BRANO DI PARTENZA
::::::::

Ne ho scritto in un libro che ancora oggi richiamano giornalisti ed osservatori della politica: “Un’occasione mancata – o una speranza mal riposta?”, edito da Pagine. Riflessioni suggerite da elementi tratti da due osservatori privilegiati, l’uno politico, Palazzo Chigi, l’altro tecnico istituzionale, la Corte dei conti, circa l’assoluta inadeguatezza dell’azione politica e di governo.

Scrivevo come i partiti, genericamente definiti di destra o di centrodestra, avessero trascurato nel corso degli anni di formare una classe dirigente politica di capacità adeguate, coadiuvata da personalità della cultura giuridico amministrativa ed economico finanziaria, capaci ed ideologicamente vicine. E così, al momento di formare le liste per le elezioni politiche e, successivamente, per la formazione del governo, accanto ad alcune personalità di valore, si son visti spuntare amici e compagni di scuola, belle ragazze e giovanotti eleganti, persone in ogni caso del tutto prive di cultura politica e di esperienza amministrativa eppure inserite in posizioni di responsabilità. A far danni. Incapaci di guidare le pubbliche amministrazioni attraverso le quali si realizzano gli obiettivi dell’indirizzo politico emerso dalle urne, quei partiti sono stati capaci solamente di gridare al complotto, all’occupazione del potere da parte delle sinistre, nonostante queste siano evidentemente minoritarie nel Paese.

Le ragioni di questo stato di cose sono evidenti e note. La classe politica recluta da molto tempo persone sempre più modeste che, a loro volta, giunte in posizioni di rilievo, hanno favorito altri ancora più modesti, in un degrado visibile soprattutto in quanti vengono indicati a ricoprire posti di responsabilità nei partiti, in Parlamento ed al Governo. Basti pensare alla circostanza che più di un governo ha schierato, in posizioni di elevata responsabilità, dei tecnici, in particolare dei funzionari.

::::::::

RIGHE DI DATI
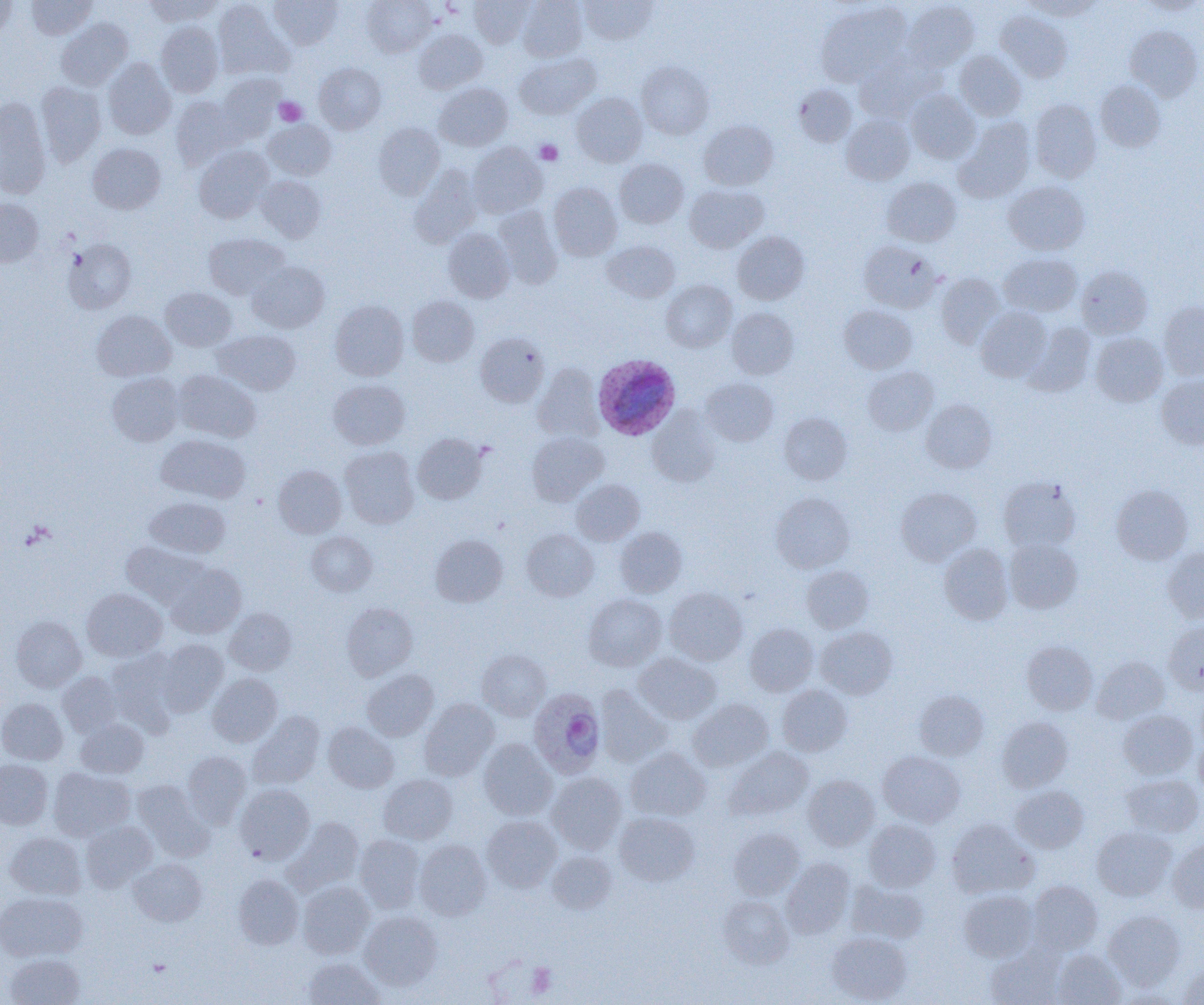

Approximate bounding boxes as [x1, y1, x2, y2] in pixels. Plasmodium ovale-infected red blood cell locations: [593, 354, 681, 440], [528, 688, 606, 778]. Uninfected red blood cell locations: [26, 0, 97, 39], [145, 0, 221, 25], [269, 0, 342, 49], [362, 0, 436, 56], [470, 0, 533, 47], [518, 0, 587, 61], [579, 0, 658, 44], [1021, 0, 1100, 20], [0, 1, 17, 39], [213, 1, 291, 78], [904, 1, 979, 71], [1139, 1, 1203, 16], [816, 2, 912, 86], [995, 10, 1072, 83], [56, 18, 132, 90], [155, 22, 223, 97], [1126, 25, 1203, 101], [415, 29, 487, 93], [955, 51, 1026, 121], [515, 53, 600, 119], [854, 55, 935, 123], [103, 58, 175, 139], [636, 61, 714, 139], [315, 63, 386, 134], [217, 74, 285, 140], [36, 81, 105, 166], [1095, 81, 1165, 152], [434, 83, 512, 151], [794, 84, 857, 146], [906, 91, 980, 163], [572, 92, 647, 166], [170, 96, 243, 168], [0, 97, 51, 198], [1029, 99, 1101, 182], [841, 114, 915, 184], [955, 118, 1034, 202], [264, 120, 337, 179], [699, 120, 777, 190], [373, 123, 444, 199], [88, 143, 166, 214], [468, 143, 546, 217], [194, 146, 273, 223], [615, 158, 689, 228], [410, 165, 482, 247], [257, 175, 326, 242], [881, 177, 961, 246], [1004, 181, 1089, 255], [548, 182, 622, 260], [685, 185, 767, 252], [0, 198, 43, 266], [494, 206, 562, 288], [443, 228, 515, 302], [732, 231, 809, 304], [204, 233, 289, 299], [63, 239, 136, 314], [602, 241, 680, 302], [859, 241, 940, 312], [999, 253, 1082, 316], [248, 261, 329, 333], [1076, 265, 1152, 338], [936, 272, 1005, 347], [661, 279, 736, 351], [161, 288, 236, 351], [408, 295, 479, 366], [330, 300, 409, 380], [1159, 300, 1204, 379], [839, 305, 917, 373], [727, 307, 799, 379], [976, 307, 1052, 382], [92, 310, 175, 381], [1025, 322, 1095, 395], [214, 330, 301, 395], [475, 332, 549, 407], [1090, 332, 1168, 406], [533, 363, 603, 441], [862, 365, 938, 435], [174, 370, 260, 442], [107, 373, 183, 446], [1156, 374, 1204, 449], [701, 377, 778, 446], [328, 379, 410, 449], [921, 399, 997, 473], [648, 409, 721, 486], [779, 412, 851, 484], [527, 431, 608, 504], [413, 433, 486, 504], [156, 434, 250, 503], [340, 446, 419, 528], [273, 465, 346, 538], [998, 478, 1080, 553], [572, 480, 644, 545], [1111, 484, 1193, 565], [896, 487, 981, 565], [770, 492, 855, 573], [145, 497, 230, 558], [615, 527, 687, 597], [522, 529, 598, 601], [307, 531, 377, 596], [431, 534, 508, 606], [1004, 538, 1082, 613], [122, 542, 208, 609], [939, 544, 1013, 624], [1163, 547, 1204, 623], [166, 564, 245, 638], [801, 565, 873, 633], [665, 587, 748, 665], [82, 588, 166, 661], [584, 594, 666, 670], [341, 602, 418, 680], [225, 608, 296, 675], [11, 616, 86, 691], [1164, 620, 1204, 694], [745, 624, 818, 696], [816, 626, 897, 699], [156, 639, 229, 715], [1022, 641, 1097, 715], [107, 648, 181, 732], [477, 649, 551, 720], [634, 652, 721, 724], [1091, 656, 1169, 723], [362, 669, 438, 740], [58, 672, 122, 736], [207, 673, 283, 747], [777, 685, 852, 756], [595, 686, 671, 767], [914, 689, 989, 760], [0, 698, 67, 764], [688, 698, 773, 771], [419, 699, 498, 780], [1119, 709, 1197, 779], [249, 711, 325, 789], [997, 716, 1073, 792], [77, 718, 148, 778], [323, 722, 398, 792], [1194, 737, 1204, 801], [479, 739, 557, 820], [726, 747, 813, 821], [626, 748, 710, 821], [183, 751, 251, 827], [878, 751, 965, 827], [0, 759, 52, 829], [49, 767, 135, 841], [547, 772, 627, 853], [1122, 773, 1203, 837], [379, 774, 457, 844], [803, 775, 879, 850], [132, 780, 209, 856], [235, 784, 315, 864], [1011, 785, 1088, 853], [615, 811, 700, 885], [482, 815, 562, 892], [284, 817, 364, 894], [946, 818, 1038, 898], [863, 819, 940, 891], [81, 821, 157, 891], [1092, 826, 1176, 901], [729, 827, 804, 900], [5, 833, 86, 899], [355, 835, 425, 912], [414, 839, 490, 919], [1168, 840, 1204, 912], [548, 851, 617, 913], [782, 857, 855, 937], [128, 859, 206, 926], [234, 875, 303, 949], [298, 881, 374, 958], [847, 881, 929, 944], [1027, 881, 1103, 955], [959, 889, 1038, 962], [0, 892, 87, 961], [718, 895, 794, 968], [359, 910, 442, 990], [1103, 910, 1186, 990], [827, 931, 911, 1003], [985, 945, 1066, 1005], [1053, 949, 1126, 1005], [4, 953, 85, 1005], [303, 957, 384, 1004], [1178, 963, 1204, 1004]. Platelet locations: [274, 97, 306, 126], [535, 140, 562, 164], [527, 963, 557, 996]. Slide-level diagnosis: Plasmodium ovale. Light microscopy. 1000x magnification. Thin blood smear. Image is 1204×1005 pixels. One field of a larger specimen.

::::::::

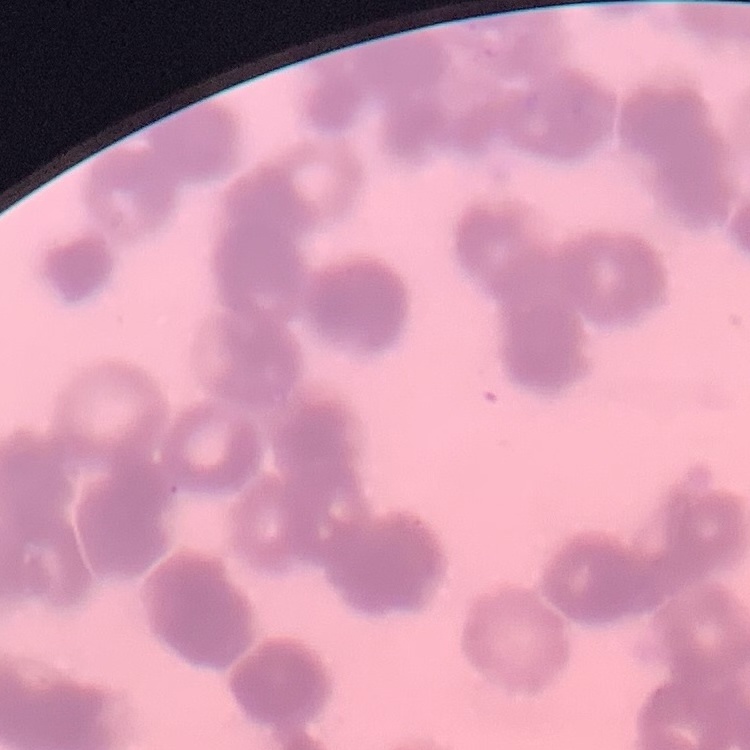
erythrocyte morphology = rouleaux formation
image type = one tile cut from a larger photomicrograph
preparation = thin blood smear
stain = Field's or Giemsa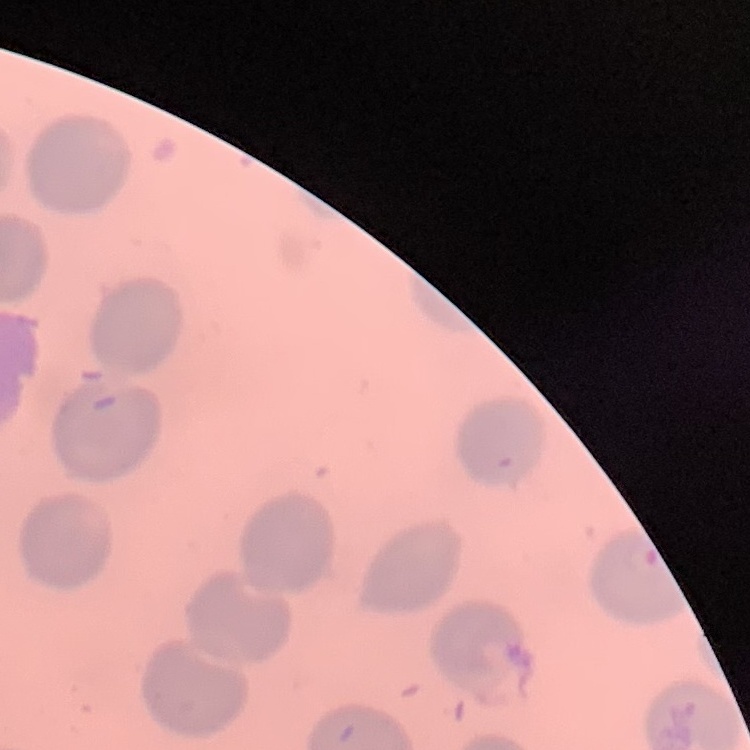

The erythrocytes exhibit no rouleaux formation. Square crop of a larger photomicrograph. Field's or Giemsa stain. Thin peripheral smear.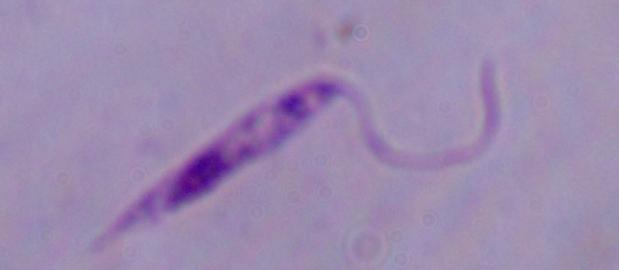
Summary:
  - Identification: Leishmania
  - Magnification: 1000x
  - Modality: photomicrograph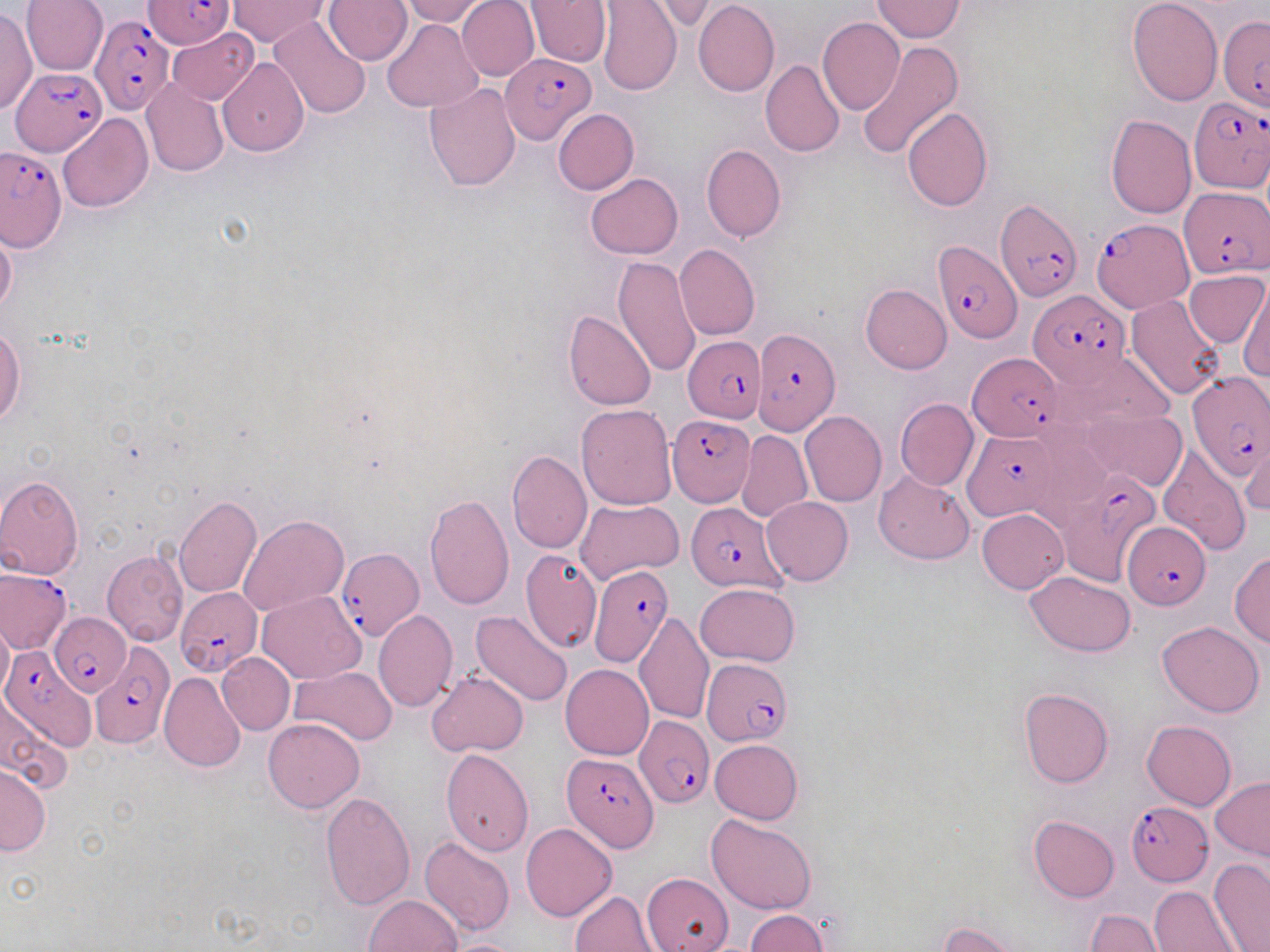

::::::::

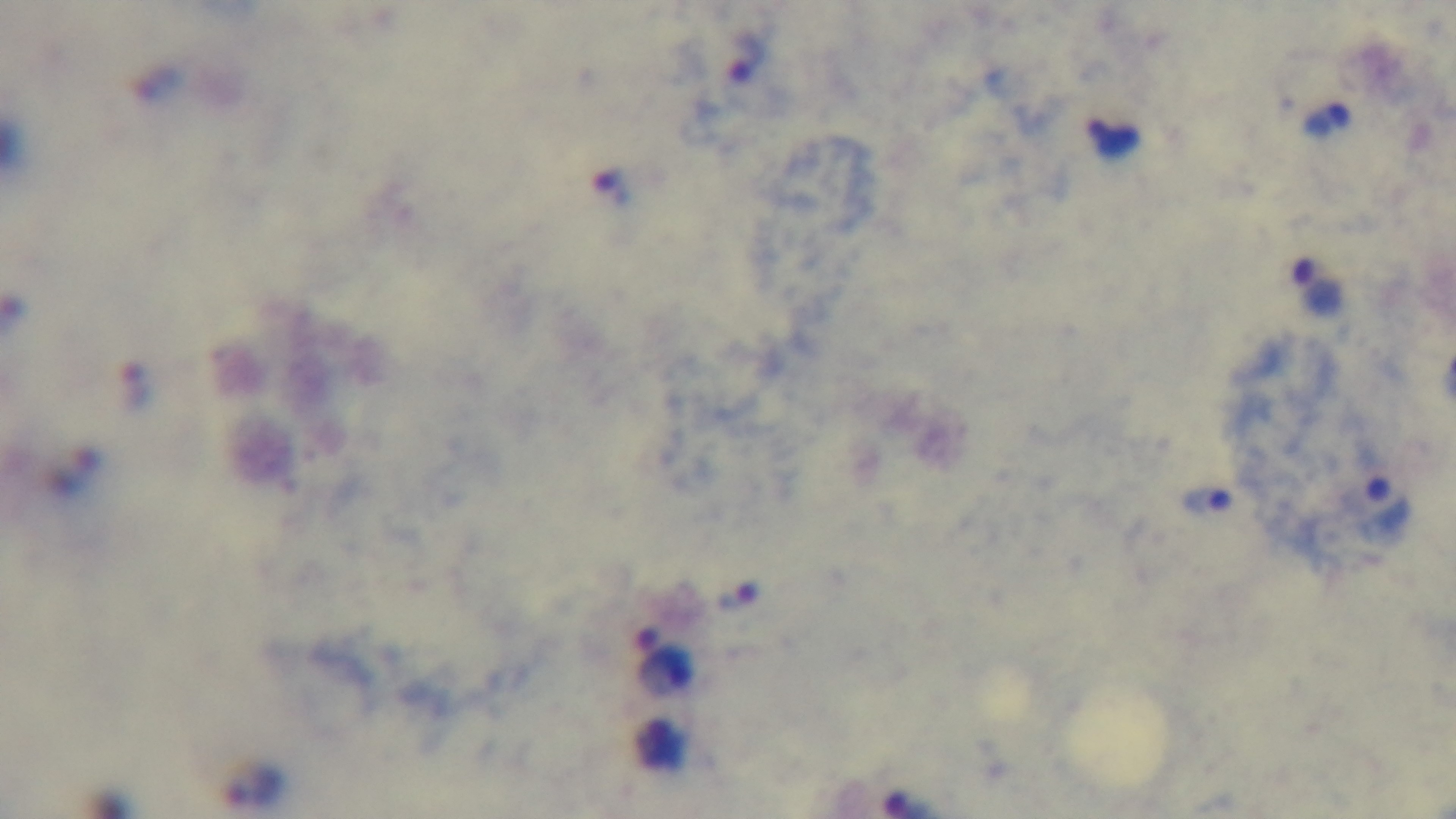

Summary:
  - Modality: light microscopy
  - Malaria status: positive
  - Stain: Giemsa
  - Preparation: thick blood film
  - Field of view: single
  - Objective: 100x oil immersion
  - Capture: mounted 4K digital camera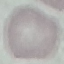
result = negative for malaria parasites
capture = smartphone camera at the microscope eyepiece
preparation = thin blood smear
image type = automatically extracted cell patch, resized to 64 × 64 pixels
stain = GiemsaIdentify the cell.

::::::::

BREVE ESERCIZIO 1
Puoi citare il passo del brano sulla classe dirigente compreso tra "Le ragioni di" e "particolare dei funzionari.", estremi inclusi?
BREVE ESERCIZIO 2
Come riscriveresti in forma più breve il paragrafo del brano sulla classe dirigente che comincia con "Le ragioni di questo stato di cose", conservandone i fatti principali?
BREVE ESERCIZIO 3
Sapresti proseguire il brano sulla classe dirigente a partire dal punto in cui si interrompe?

RISPOSTA SCRITTA 1
Le ragioni di questo stato di cose sono evidenti e note. La classe politica recluta da molto tempo persone sempre più modeste che, a loro volta, giunte in posizioni di rilievo, hanno favorito altri ancora più modesti, in un degrado visibile soprattutto in quanti vengono indicati a ricoprire posti di responsabilità nei partiti, in Parlamento ed al Governo. Basti pensare alla circostanza che più di un governo ha schierato, in posizioni di elevata responsabilità, dei tecnici, in particolare dei funzionari.

RISPOSTA SCRITTA 2
Le cause sono evidenti e note: da tempo la classe politica recluta persone sempre più modeste, che, una volta giunte in posizioni di rilievo, favoriscono altri ancora più modesti. Il degrado si vede soprattutto in chi viene indicato per posti di responsabilità nei partiti, in Parlamento e al Governo. Basti pensare che più di un governo ha collocato in posizioni di elevata responsabilità dei tecnici, in particolare dei funzionari.

RISPOSTA SCRITTA 3
La storia insegna che i partiti politici nascono per operare nei settori fondamentali della vita di una comunità ad iniziare dall’ordine pubblico e dalla sicurezza interna, per continuare con la giustizia, l’economia, l’istruzione. Il fatto che in alcuni recenti governi i partiti non siano stati in condizione di candidare una loro personalità per la funzione di Ministro dell’interno, cardine della sicurezza pubblica, e così della giustizia, dell’economia, dell’istruzione, dimostra in modo evidente che questi partiti non hanno saputo allevare personalità capaci di ricoprire quei ruoli. E, naturalmente, questi ministri tecnici si circondano di altri tecnici, che loro conoscono, con i quali hanno dimestichezza e che in qualche misura stimano.

Il centrodestra, infatti, non ha saputo non solo creare quella che ovunque nel mondo è la struttura parallela dei governi, cioè il “governo ombra” (lo shadow cabinet del Regno Unito che nella gestione del potere fa da anni scuola), nel quale personalità di rilievo nei partiti costituiscono punti di riferimento nei vari settori, ma non ha neppure in qualche modo impegnato personalità delle università, delle professioni, delle pubbliche amministrazioni in modo da creare intorno ai politici un’area culturale e professionale dalla quale trarre amministratori pubblici e tecnici da collocare accanto ai responsabili della politica, in Parlamento ed al Governo.

Neppure a livello locale la classe politica di centrodestra è riuscita a costruire una struttura adeguata. Emblematico il caso di Roma, la Capitale d’Italia! Dopo cinque anni di governo del Movimento 5 Stelle ci si è risolti all’ultimo momento a presentare per la carica di Sindaco un personaggio estremamente modesto, tanto che c’è stato chi ha ritenuto che non si volesse vincere. Quando sarebbe stato necessario, dal giorno successivo alla vittoria di Virginia Raggi, preparare una nuova classe amministrativa a livello di potenziale giunta comunale, individuando i responsabili del traffico, del verde, del decoro urbano, del patrimonio storico-artistico, perché i cittadini romani avessero un riferimento concreto in possibili futuri assessori.

Non si è fatto perché, fino all’ultimo momento, le correnti, i gruppi di potere hanno dovuto misurarsi nella scelta dei candidati in Consiglio comunale e nei Consigli municipali.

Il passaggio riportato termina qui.